Tophat/cuffdiff versus CLC for mapping RNA-seq reads
1
1
Entering edit mode
7.7 years ago
muppetleague ▴ 10

I've noticed poor overlap between number of differentially expressed genes between CLC's 'Empirical Analysis of DGE' (edgeR test) versus Cuffdiff. CLC maps 20% more reads on average, and finds 200-400% more differentially expressed genes. It is to my understanding that CLC uses a proprietary read mapper that will usually give a higher percentage, while Tophat's probabilistic model spends more time resolving overlapping ends to reduce random placement. However, it is less obvious how to relax stringency in Tophat's parameters to account for the high amount of variation in the hybrids we sequenced versus our reference genome. Any insight would be greatly appreciated.

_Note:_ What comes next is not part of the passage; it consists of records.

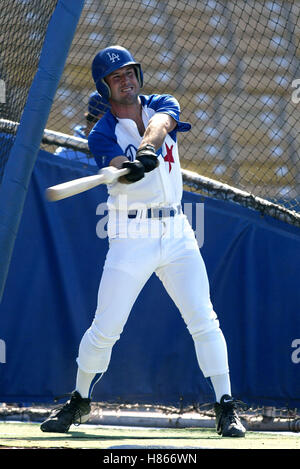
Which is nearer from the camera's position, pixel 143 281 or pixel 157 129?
pixel 157 129

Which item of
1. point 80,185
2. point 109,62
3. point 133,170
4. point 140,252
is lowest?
point 140,252

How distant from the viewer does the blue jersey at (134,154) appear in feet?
11.5

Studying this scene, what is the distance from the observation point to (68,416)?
362 cm

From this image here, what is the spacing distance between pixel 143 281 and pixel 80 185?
35.8 inches

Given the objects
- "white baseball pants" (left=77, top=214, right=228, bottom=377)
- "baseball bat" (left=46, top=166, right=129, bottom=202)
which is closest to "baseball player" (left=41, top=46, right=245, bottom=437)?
"white baseball pants" (left=77, top=214, right=228, bottom=377)

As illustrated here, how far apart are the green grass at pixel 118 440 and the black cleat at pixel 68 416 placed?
0.05m

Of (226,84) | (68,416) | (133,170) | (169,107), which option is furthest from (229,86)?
(133,170)

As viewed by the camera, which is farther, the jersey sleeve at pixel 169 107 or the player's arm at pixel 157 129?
the jersey sleeve at pixel 169 107

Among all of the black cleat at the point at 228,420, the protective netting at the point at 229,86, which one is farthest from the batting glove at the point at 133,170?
the protective netting at the point at 229,86

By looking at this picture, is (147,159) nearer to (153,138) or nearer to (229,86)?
(153,138)

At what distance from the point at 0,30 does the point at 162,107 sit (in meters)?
0.79

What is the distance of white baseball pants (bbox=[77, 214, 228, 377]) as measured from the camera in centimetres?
347

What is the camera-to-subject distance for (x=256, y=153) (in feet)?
25.9

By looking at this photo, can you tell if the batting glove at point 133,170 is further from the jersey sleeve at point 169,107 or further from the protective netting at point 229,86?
the protective netting at point 229,86
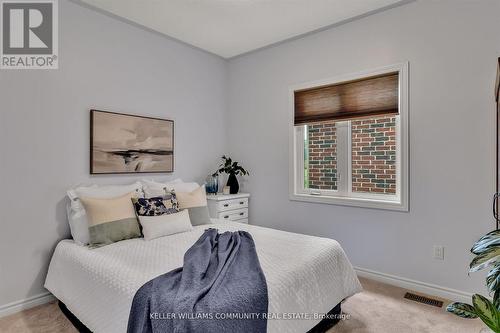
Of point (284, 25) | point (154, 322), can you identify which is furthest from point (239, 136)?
point (154, 322)

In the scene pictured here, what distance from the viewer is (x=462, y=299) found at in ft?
7.75

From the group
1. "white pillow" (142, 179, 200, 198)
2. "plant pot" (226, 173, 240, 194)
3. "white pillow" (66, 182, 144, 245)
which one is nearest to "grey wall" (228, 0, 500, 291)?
"plant pot" (226, 173, 240, 194)

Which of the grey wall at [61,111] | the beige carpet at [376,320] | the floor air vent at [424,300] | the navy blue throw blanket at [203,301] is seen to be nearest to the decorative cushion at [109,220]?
the grey wall at [61,111]

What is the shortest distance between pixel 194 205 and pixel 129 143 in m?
0.96

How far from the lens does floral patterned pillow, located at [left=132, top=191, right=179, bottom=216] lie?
249 cm

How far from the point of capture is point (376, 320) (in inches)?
83.7

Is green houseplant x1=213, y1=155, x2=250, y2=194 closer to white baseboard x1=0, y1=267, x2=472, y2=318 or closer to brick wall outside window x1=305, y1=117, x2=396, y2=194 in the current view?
brick wall outside window x1=305, y1=117, x2=396, y2=194

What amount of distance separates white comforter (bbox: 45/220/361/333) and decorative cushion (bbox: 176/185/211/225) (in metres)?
0.36

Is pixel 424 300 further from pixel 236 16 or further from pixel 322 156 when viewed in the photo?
pixel 236 16

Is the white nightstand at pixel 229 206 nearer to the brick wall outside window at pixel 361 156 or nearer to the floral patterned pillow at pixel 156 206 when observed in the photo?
the floral patterned pillow at pixel 156 206

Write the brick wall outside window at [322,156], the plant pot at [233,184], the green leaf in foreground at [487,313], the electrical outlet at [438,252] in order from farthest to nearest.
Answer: the plant pot at [233,184]
the brick wall outside window at [322,156]
the electrical outlet at [438,252]
the green leaf in foreground at [487,313]

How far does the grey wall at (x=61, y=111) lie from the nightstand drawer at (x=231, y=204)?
3.50 feet

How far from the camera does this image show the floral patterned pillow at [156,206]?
2.49 metres

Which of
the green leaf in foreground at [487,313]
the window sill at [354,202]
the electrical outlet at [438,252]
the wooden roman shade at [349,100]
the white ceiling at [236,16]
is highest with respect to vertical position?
the white ceiling at [236,16]
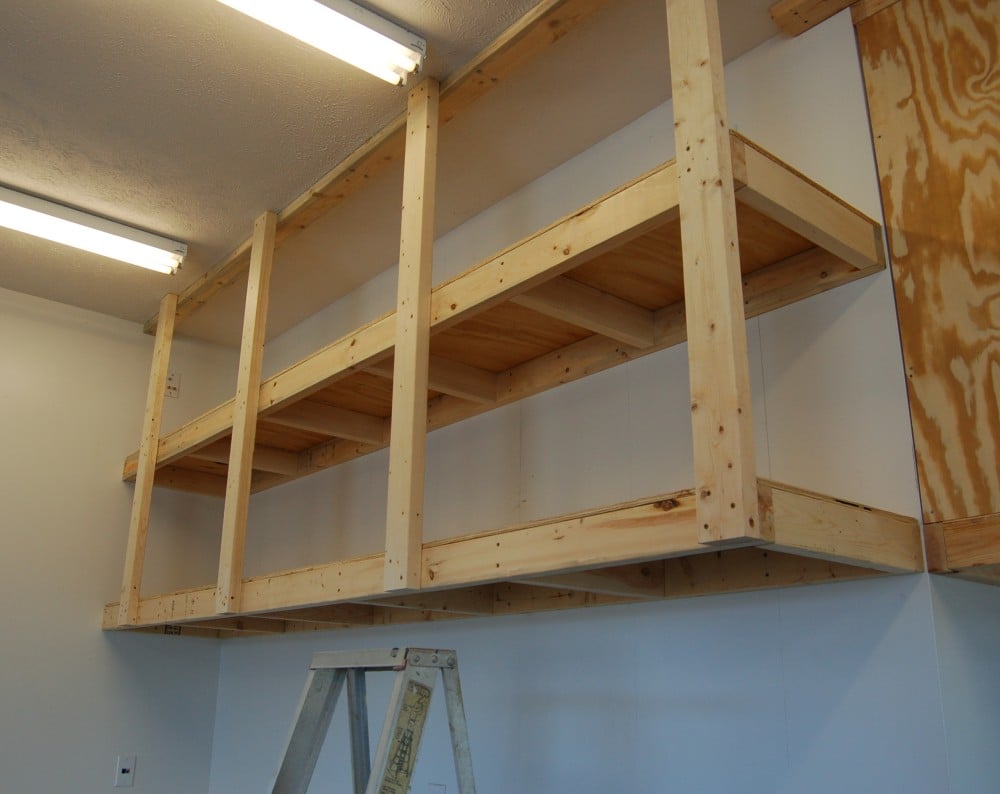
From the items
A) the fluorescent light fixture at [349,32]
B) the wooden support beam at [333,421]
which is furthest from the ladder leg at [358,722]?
the fluorescent light fixture at [349,32]

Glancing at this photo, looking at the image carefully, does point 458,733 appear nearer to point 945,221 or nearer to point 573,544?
point 573,544

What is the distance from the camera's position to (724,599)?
287 centimetres

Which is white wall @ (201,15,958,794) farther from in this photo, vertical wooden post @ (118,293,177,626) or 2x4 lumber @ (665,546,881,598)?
vertical wooden post @ (118,293,177,626)

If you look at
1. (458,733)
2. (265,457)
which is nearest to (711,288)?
(458,733)

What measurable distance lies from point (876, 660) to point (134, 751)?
14.3 feet

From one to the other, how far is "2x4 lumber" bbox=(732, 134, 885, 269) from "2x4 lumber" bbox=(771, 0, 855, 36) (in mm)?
796

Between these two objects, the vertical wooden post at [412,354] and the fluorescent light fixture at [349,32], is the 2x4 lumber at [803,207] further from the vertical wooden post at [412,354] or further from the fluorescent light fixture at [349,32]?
the fluorescent light fixture at [349,32]

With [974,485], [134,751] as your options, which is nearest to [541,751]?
[974,485]

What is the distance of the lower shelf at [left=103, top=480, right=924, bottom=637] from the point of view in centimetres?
210

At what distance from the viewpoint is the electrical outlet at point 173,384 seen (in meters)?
5.88

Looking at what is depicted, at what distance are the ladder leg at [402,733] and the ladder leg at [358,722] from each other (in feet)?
0.89

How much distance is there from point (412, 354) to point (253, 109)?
1.36 metres

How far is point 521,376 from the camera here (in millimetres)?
3719

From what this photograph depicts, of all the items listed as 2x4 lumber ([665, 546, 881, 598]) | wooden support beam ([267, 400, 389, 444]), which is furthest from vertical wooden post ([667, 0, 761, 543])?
wooden support beam ([267, 400, 389, 444])
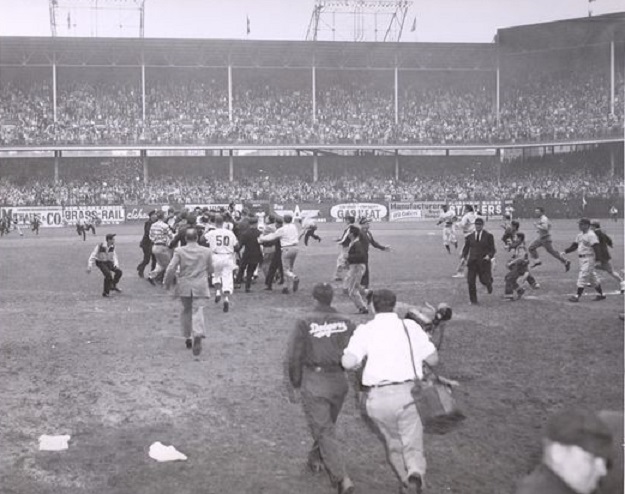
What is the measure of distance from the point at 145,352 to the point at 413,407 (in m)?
5.64

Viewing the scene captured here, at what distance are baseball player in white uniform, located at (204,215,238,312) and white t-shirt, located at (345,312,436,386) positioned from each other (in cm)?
783

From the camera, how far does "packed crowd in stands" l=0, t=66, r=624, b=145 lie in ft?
162

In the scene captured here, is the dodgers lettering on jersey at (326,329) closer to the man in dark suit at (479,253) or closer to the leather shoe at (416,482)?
the leather shoe at (416,482)

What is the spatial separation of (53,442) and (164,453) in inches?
42.2

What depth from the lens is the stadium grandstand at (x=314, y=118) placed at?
48.5 meters

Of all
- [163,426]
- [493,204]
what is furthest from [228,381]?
[493,204]

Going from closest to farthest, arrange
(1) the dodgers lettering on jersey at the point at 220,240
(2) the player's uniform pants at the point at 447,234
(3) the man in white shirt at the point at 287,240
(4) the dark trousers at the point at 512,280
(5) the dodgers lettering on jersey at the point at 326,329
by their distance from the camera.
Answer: (5) the dodgers lettering on jersey at the point at 326,329
(1) the dodgers lettering on jersey at the point at 220,240
(4) the dark trousers at the point at 512,280
(3) the man in white shirt at the point at 287,240
(2) the player's uniform pants at the point at 447,234

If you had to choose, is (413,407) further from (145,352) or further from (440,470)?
(145,352)

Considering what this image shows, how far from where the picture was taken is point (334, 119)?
176ft

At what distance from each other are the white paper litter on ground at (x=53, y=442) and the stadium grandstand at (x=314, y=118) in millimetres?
39492

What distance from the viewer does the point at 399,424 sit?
16.4 feet

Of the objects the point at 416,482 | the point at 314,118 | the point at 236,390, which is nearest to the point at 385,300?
the point at 416,482

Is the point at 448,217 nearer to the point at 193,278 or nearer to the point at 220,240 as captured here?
the point at 220,240

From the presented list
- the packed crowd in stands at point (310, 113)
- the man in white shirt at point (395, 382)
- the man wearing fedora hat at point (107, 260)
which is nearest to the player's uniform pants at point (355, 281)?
the man wearing fedora hat at point (107, 260)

RNA-Seq Tophat Cuffdiff CLC EdgeR • 2.8k views
2
Entering edit mode
7.7 years ago
Dan D 7.3k

You'll probably want to experiment with different parameters, but Tophat is extremely flexible with regards to its parameters. Here are some you'll want to check out. From the manual (which is well worth your time to read through to get an idea of the knobs you can manipulate):

-N maximum number of mismatches a read can have without being discarded

-a How many bases must be mapped to each side of a junction

-m How many mismatches are allowed in an anchor region of a spliced alignment

--report-secondary-alignments Don't report only the best alignments

-g The maximum total alignments that will be reported for a read

--segment-length You can reduce this from the default of 25 to cut the reads up into smaller chunks, which would make the mapping more generous

--segment-mismatches How many mismatches a given segment is allowed to have

You can also try using --b2-very-sensitive for a quick setup

Without knowing more about your experiment I can't recommend specific starting parameters, but it's worth varying the parameters of interest by large amounts and comparing the results side-by-side in IGV or IGB.